Testo del documento =
Sisi, l'aggiornamento è automatico!

Bella notizia, appena trno a casa scarico anche io  :Wink: 

----------

## dappiu

Ho tolto il tag [OT] come da consiglio di Benve.

Se qualcuno crede sia giusto rimetterlo fatemelo sapere (magari facciamo pure un poll  :Very Happy:   :Very Happy:   :Very Happy:  )

----------

## .:chrome:.

 *dappiu wrote:*   

> Ho tolto il tag [OT] come da consiglio di Benve.
> 
> Se qualcuno crede sia giusto rimetterlo fatemelo sapere (magari facciamo pure un poll    )

 

non mi sembra affatto OT, anzi... più IT di così si muore  :Very Happy: 

----------

## neryo

 *Tiro wrote:*   

> grazie x la segnalazione ... mò me lo scarico ... 

 

idem.. fa sempre comodo avere l'utlima live cd!

----------

## redview

domandina:

la 2005.0 nn dovrebbe avere i grp stabili di kde 3.4? eppure ho visto su gentoo.org che kde3.4 è ancora in testing..

Requisiti del compito =
Rispondi a queste domande sulla discussione qui sopra:
1. Su consiglio di chi è stato tolto il tag [OT]?
2. Secondo .:chrome:., la discussione è OT?
3. Su quale sito redview ha visto che kde3.4 è ancora in testing?

Righe memorizzate =

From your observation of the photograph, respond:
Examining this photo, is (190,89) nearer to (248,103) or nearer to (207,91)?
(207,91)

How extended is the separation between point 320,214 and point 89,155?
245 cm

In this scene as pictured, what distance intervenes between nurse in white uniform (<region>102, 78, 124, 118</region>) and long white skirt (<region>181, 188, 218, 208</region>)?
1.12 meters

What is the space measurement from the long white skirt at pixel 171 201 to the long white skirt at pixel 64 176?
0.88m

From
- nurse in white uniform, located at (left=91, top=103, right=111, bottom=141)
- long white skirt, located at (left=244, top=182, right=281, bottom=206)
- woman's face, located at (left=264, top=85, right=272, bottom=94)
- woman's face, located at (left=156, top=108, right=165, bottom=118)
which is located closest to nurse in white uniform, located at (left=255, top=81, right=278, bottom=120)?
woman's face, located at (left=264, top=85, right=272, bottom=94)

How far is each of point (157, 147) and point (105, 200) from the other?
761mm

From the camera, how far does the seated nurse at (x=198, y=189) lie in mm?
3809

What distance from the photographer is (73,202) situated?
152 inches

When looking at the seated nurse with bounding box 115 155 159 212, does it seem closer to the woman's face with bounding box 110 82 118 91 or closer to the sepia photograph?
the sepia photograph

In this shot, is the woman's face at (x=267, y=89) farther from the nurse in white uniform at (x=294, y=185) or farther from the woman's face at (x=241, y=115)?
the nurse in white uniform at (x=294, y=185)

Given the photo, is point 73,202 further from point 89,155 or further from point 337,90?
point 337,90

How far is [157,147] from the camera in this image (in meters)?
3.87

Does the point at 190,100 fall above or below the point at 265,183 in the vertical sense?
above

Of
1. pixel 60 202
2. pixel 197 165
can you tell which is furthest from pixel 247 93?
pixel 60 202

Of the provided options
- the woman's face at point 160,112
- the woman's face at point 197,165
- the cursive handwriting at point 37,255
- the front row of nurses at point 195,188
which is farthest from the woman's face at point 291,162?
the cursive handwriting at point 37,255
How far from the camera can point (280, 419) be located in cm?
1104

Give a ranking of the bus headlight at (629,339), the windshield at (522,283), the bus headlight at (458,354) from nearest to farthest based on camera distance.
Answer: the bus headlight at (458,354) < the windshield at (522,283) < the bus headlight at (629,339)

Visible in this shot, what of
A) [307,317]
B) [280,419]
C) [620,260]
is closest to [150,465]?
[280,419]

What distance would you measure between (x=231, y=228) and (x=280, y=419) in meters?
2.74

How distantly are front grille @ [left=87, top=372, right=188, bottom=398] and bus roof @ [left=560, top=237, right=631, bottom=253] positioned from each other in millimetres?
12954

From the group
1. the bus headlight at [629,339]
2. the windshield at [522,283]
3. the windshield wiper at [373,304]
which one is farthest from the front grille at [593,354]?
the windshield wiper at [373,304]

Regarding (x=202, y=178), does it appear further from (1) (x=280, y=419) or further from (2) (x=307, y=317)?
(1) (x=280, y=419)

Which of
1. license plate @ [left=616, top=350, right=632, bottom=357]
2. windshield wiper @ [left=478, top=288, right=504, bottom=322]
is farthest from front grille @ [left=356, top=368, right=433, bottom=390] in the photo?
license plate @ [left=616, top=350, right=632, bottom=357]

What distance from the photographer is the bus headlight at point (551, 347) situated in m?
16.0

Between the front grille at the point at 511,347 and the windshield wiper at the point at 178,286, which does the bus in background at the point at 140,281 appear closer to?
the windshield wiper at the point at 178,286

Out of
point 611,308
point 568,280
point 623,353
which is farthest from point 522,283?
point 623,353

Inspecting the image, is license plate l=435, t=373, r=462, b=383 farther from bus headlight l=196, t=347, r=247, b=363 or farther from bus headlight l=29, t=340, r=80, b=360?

Risposta qui sotto =
1. Di Benve.
2. No, non gli sembra affatto OT.
3. Su gentoo.org.